(Data items)
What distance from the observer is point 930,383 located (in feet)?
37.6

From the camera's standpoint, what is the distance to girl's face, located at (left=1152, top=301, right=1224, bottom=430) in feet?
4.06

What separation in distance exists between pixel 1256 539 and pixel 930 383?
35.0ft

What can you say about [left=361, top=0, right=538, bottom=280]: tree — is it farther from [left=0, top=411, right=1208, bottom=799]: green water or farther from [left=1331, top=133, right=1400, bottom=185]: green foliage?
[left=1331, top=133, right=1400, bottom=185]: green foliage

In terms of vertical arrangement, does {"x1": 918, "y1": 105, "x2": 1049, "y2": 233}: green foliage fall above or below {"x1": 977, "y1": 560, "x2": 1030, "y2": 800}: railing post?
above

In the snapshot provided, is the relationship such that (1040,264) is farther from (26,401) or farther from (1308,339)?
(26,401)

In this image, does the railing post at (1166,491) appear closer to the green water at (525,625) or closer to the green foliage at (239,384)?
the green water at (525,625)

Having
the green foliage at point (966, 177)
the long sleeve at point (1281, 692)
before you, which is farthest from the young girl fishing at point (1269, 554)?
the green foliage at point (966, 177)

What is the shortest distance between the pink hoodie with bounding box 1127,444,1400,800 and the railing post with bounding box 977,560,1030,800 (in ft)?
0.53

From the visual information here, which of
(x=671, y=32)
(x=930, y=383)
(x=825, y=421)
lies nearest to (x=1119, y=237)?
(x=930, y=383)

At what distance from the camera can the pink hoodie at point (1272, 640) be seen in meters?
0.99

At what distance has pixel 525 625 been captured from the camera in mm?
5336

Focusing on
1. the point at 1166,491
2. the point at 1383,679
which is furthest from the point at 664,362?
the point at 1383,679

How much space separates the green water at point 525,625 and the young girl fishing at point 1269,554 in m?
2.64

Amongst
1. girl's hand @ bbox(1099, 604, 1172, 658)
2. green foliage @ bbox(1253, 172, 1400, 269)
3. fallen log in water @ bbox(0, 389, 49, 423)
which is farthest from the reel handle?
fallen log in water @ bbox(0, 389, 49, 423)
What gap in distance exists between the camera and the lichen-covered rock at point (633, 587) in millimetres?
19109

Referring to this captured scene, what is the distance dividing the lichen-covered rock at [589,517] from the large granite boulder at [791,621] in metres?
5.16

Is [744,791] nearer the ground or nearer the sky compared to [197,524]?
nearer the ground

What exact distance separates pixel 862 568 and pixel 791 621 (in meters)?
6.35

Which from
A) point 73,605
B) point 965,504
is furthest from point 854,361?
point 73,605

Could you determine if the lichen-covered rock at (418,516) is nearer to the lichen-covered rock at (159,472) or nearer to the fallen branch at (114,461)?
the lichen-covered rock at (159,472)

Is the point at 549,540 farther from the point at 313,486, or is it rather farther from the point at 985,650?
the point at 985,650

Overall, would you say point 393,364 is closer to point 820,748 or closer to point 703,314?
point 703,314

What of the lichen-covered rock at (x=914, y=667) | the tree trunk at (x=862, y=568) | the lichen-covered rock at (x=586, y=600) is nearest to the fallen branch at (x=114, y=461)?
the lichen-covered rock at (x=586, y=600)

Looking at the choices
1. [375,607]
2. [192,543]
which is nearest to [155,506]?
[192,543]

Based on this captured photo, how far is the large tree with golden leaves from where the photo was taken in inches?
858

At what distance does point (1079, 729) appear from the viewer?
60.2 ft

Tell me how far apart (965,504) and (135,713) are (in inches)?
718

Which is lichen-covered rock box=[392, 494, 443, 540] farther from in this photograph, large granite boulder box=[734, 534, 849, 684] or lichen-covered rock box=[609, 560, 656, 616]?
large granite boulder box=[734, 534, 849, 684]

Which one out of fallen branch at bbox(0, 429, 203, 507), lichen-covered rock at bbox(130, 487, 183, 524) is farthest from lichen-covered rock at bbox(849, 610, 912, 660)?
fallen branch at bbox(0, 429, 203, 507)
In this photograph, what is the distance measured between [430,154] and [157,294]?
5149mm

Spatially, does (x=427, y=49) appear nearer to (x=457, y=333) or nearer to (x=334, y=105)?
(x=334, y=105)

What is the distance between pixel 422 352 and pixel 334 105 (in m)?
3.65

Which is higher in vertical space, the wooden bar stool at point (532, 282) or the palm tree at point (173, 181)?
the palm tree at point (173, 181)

### WORK TO BE COMPLETED:
Extract every line of the listing above that contains the word "does".

### RESULT FOR THIS TASK:
In terms of vertical arrangement, does {"x1": 918, "y1": 105, "x2": 1049, "y2": 233}: green foliage fall above or below {"x1": 977, "y1": 560, "x2": 1030, "y2": 800}: railing post?
In this image, does the railing post at (1166,491) appear closer to the green water at (525,625) or closer to the green foliage at (239,384)?
At what distance does point (1079, 729) appear from the viewer?
Spatially, does (x=427, y=49) appear nearer to (x=457, y=333) or nearer to (x=334, y=105)?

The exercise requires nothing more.